NEW YORK ( TheStreet) -- Gold prices dropped on Tuesday as traders preferred profit-taking on their positions and moving into equities, which were breaching all-time highs.

Gold for June delivery at the COMEX division of the CME fell $19.20 to settle at $1,448.80 an ounce. The gold price traded as high as $1,470 and as low as $1,440.40 an ounce, while the spot price was plummeting $19, according to Kitco's gold index.

"One might say that there's a risk-on mood at the moment," Daniel Briesemann, commodities analyst at Commerzbank AG, said in a phone call from Frankfurt. "It's a little bit strange, but it might be that we see some profit-taking after the move up of more than $100 after the low two or three weeks ago."

The Dow Jones Industrial Average reached an all-time high early Tuesday morning, and the S&P 500 followed the Dow's gains by posting a 0.48% climb of its own.

Silver prices for July delivery slipped 15 cents to close at $23.81 an ounce, while the U.S. dollar index was sinking 0.06% to $82.29.

Helping to push the dollar lower was a stronger-than-expected rise in German factory orders on Tuesday. Orders rose 2.2% in March from February. It matched February's 2.2% gain against January.

The stronger economic data from Germany could be lending some downside pressure to gold's paper markets as the yellow metals appeal as a hedge against economic uncertainties slightly diminished.
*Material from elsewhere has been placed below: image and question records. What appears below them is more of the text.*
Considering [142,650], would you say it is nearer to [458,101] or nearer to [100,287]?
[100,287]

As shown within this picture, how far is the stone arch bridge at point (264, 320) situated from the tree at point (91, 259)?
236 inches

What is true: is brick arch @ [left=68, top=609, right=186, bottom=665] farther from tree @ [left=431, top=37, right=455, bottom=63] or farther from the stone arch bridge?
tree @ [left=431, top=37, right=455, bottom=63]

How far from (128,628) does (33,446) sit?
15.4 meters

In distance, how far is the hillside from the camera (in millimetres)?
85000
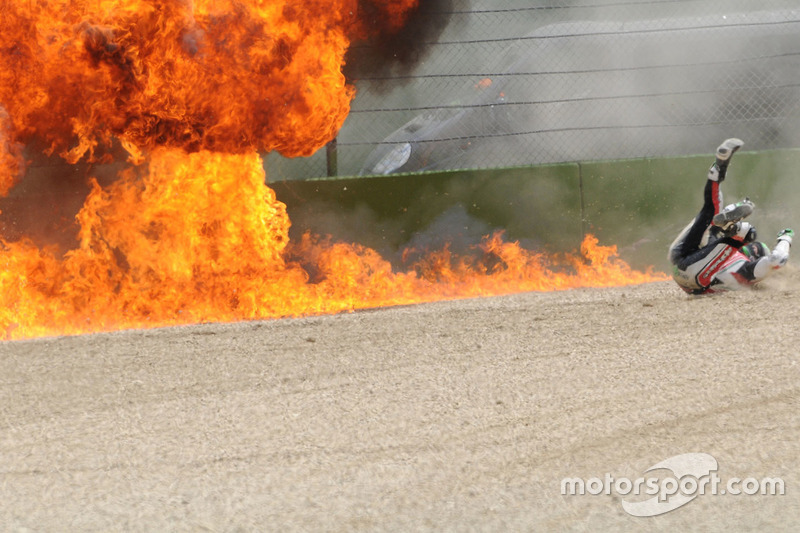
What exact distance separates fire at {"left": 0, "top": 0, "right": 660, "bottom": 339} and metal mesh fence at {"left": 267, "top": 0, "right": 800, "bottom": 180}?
0.95m

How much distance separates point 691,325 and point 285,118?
14.7 feet

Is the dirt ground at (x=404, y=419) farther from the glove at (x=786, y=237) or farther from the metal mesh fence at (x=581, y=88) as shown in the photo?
the metal mesh fence at (x=581, y=88)

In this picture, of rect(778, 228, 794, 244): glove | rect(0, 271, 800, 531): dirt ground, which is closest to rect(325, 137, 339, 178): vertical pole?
rect(0, 271, 800, 531): dirt ground

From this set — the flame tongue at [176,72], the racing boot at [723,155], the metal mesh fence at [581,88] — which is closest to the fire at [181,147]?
the flame tongue at [176,72]

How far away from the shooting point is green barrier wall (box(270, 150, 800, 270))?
32.0 feet

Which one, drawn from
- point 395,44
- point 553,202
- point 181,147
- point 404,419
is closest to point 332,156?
point 395,44

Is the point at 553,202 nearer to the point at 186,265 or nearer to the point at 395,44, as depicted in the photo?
the point at 395,44

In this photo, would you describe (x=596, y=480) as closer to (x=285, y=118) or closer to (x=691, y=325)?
(x=691, y=325)

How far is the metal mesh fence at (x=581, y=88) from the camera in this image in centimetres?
1018

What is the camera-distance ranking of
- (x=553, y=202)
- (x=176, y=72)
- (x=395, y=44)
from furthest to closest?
(x=553, y=202) < (x=395, y=44) < (x=176, y=72)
BullionVault, a company that offers online buying and selling of physical gold and silver, released on Tuesday its Gold Investor Index, which jumped to 58.6 in April from the prior month's 53.3 reading after the massive sell-off in paper markets spurred the strong physical demand. A reading of 50 signals a balance of buyers and sellers in the market. April's 9.9% pop marked a 16-month high for the index.

Miguel Perez-Santalla, vice president of BullionVault in New York, said the surge was driven by retail investor demand. Perez-Santalla said he doesn't think investors are purchasing the yellow metal as a hedge against inflation -- a traditional investment appeal of gold.